24 292
Landmijnenproblematiek

nr. 17
BRIEF VAN DE MINISTER VAN DEFENSIE

Aan de Voorzitter van de Tweede Kamer der Staten-Generaal

's-Gravenhage, 4 december 1997

In mijn brief van 11 maart 1996 (24 292, nr. 4) heb ik u gemeld dat de Nederlandse krijgsmacht voortaan geen antipersoneelmijnenmeer zal gebruiken. Over vervangende middelen, en in hoeverre de krijgsmacht daaraan behoefte heeft, kunt u binnenkort een behoeftestelling tegemoet zien. Ik berichtte u op 11 maart vorig jaar ook dat het gebruik van het clusterbomsysteem CBU-89 «Gator» van de Koninklijke luchtmacht werd opgeschort zolang het tevens antipersoneelmijnen bevat. Ik kan u melden dat het onderzoek naar aanpassing van het Gator-systeem is voltooid. Het is gebleken dat het technisch mogelijk is de antipersoneelmijnen in het Gator-systeem te vervangen door antitankmijnen met antihanteerbaarheidsmechanisme.
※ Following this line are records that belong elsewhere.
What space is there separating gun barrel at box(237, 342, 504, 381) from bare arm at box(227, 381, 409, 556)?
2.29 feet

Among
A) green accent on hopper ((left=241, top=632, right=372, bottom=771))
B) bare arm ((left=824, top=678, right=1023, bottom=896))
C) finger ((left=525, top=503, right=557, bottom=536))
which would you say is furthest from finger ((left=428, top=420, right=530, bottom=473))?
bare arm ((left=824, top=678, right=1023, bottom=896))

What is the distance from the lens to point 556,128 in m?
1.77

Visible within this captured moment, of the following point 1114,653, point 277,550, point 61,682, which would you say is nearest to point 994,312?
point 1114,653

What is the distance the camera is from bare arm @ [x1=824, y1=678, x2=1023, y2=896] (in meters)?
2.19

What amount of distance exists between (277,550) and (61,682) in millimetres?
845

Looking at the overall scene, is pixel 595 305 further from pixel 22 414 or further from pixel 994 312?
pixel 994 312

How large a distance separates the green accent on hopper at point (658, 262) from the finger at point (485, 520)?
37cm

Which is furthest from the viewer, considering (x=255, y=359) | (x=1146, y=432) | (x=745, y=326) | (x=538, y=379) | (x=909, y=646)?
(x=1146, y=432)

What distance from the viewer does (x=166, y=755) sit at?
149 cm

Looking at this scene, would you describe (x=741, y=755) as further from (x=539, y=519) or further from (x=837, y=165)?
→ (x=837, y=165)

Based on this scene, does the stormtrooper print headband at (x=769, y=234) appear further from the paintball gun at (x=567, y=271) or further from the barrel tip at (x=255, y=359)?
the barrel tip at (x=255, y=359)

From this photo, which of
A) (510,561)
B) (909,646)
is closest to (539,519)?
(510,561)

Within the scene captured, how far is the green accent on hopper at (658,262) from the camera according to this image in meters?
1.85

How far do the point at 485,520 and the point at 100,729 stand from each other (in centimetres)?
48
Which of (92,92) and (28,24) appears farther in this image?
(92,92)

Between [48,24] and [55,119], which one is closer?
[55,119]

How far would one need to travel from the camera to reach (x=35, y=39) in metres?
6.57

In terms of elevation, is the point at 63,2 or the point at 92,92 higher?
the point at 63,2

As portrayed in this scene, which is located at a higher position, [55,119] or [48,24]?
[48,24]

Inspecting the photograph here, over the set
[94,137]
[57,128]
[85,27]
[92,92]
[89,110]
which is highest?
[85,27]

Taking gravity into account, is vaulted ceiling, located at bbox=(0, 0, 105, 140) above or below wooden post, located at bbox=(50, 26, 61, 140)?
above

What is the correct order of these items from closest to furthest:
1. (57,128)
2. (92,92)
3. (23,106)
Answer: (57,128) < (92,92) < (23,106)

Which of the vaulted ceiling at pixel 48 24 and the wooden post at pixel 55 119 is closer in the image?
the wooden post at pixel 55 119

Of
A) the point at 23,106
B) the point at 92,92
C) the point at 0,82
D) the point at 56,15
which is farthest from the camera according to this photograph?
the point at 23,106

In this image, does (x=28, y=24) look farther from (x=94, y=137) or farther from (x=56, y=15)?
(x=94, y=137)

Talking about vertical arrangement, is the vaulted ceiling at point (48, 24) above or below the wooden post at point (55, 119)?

Het Gator-systeem is een «area denial»-wapen, dat vanuit de lucht wordt ingezet ter ondersteuning van grondtroepen. Met het systeem kunnen bijvoorbeeld belangrijke kruispunten van wegen gedurende enige tijd worden geblokkeerd. Het risico dat burgers met de mijnen uit het Gator-systeem in aanraking komen, is klein. Het systeem wordt pas ingezet als gewapende confrontaties onafwendbaar lijken, zodat de bewegingsvrijheid van eigen eenheden en van burgers zo lang mogelijk intact kan blijven.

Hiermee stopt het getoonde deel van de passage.